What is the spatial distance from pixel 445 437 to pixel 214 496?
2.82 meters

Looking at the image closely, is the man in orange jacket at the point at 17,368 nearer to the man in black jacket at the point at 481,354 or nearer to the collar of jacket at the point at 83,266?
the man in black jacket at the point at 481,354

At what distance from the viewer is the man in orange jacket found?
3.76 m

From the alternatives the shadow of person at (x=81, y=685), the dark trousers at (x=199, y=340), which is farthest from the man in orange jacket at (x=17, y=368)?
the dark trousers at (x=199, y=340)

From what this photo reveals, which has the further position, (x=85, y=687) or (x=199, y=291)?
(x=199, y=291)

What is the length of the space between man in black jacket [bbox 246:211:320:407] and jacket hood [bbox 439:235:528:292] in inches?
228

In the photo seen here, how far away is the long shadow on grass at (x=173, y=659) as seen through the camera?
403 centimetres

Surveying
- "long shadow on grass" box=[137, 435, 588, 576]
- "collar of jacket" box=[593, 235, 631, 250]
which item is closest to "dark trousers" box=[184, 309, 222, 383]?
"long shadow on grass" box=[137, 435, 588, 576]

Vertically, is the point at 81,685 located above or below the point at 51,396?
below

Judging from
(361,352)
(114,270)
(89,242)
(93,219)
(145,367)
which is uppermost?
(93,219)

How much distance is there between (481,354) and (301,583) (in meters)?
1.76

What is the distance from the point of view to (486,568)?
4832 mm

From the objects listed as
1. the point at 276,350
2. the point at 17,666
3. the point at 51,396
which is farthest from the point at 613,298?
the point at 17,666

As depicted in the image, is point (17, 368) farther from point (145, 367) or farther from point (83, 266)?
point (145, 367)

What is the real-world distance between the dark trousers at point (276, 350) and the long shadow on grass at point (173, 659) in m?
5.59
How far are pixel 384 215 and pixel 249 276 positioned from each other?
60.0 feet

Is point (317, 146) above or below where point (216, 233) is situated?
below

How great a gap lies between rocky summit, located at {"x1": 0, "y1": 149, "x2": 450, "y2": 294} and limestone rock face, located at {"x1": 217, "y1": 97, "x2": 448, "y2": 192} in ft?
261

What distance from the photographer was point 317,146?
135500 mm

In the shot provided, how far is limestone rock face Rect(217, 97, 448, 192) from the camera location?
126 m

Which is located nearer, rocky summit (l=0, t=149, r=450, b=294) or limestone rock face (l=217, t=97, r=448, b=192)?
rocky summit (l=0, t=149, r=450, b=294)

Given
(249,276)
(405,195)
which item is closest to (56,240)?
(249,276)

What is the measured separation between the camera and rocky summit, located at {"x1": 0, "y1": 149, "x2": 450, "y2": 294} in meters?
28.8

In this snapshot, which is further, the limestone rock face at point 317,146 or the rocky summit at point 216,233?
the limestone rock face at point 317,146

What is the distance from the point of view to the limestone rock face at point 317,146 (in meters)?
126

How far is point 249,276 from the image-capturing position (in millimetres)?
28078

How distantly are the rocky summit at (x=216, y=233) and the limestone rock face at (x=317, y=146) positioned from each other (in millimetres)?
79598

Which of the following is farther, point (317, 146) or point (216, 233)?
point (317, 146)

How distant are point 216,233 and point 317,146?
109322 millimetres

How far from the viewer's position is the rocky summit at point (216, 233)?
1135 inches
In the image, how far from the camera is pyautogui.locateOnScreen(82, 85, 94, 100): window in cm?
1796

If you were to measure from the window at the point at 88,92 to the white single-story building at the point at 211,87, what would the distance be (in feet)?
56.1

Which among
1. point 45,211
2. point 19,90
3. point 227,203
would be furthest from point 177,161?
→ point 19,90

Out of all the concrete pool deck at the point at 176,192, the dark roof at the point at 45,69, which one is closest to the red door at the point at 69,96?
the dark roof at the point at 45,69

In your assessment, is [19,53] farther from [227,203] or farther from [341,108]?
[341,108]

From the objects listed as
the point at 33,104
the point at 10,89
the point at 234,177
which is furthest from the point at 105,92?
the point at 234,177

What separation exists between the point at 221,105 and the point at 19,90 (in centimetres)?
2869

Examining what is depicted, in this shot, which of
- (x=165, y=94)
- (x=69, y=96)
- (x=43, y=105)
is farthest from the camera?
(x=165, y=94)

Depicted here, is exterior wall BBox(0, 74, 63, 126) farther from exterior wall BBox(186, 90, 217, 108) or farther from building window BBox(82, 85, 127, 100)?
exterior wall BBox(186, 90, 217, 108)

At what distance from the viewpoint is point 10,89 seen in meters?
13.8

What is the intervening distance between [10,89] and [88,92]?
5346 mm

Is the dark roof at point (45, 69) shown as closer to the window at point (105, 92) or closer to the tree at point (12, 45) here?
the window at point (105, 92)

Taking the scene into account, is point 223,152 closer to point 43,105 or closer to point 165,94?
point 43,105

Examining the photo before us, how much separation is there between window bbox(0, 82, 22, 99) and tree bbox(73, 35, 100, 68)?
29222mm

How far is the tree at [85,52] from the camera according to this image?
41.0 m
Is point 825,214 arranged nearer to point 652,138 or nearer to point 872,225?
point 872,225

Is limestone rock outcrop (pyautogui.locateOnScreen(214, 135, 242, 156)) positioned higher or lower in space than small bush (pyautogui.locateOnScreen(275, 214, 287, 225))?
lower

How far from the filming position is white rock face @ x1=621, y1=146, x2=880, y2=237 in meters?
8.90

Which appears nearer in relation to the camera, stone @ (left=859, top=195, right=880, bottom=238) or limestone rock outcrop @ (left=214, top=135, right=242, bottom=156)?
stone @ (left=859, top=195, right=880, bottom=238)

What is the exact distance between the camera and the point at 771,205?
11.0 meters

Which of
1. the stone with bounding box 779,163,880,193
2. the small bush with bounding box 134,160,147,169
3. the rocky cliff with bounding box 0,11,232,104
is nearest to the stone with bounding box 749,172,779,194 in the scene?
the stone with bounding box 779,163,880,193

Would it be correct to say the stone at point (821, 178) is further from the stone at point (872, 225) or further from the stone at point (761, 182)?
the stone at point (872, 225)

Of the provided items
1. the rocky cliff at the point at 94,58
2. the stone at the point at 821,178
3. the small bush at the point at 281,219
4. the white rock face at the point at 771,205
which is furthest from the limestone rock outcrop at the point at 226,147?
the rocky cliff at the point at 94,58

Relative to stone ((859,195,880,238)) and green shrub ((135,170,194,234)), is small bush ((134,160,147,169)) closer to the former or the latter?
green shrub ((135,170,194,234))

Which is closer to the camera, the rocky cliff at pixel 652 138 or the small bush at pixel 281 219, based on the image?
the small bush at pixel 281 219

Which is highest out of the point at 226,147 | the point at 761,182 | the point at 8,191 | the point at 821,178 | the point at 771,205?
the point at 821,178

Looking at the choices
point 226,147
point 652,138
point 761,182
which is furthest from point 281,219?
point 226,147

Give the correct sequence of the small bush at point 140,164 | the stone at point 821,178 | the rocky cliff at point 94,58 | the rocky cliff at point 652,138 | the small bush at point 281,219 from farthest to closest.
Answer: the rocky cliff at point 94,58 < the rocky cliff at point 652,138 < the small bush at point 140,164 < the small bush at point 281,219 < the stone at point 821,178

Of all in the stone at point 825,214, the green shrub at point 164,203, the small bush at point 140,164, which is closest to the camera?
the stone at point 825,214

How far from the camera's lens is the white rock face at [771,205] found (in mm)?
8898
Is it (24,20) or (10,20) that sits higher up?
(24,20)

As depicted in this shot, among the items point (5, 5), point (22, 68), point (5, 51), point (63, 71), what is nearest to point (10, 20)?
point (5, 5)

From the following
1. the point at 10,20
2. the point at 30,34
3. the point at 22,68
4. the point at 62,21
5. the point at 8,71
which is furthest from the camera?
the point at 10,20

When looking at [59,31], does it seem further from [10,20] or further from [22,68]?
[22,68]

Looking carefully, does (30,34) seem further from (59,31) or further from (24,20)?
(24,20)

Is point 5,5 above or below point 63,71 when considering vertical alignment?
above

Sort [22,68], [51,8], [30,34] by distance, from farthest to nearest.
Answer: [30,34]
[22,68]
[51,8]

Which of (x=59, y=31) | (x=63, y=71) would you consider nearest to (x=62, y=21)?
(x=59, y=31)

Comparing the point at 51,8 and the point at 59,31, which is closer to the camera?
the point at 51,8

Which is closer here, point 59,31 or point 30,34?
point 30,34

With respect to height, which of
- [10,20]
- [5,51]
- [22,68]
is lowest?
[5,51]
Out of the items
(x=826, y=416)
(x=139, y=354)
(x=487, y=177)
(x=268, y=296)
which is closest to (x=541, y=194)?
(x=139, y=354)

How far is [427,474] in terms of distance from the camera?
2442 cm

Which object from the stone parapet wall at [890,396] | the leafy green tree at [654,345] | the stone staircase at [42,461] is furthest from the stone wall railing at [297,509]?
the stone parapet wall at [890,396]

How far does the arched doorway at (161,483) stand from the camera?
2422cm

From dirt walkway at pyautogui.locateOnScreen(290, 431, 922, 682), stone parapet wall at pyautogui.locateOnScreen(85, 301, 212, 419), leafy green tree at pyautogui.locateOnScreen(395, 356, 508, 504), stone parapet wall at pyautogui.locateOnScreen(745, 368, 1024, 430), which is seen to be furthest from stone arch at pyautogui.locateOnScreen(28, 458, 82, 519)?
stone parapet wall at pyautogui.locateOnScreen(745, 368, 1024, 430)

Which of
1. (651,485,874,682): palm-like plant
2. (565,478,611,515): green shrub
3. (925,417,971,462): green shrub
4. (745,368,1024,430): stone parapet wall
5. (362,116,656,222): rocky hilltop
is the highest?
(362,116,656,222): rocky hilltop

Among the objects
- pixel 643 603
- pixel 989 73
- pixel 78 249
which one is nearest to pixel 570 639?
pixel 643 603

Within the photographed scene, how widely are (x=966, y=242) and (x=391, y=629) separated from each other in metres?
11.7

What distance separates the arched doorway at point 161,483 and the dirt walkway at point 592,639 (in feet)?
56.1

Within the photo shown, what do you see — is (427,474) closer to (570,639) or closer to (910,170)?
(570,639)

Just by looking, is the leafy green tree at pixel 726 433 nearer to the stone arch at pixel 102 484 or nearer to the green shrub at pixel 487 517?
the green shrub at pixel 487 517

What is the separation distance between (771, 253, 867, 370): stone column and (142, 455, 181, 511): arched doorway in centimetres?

# [WHAT IS BEING ASKED]
Exactly and only the lines from the line containing "How far does" through the last line of the entries should be copied, both ends included.

# [PROBLEM SOLUTION]
How far does the arched doorway at (161,483) stand from the camera?
2422cm

From dirt walkway at pyautogui.locateOnScreen(290, 431, 922, 682), stone parapet wall at pyautogui.locateOnScreen(85, 301, 212, 419), leafy green tree at pyautogui.locateOnScreen(395, 356, 508, 504), stone parapet wall at pyautogui.locateOnScreen(745, 368, 1024, 430), which is seen to be furthest from stone arch at pyautogui.locateOnScreen(28, 458, 82, 519)?
stone parapet wall at pyautogui.locateOnScreen(745, 368, 1024, 430)

Which of
1. (651,485,874,682): palm-like plant
2. (565,478,611,515): green shrub
3. (925,417,971,462): green shrub
4. (745,368,1024,430): stone parapet wall
5. (362,116,656,222): rocky hilltop
is the highest?
(362,116,656,222): rocky hilltop

Among the objects
- pixel 643 603
- pixel 989 73
- pixel 78 249
which one is nearest to pixel 570 639?
pixel 643 603

Within the photographed scene, how widely are (x=966, y=242) and (x=391, y=629) separated from each other in metres?
11.7

What distance separates the arched doorway at point 161,483 and the dirt walkway at point 592,639 (in feet)?
56.1

Within the photo shown, what do you see — is (427,474) closer to (570,639) or closer to (910,170)?
(570,639)

Just by looking, is the leafy green tree at pixel 726 433 nearer to the stone arch at pixel 102 484 or nearer to the green shrub at pixel 487 517?
the green shrub at pixel 487 517

What is the separation distance between (771, 253, 867, 370): stone column and (142, 455, 181, 511): arched doorway in centimetres?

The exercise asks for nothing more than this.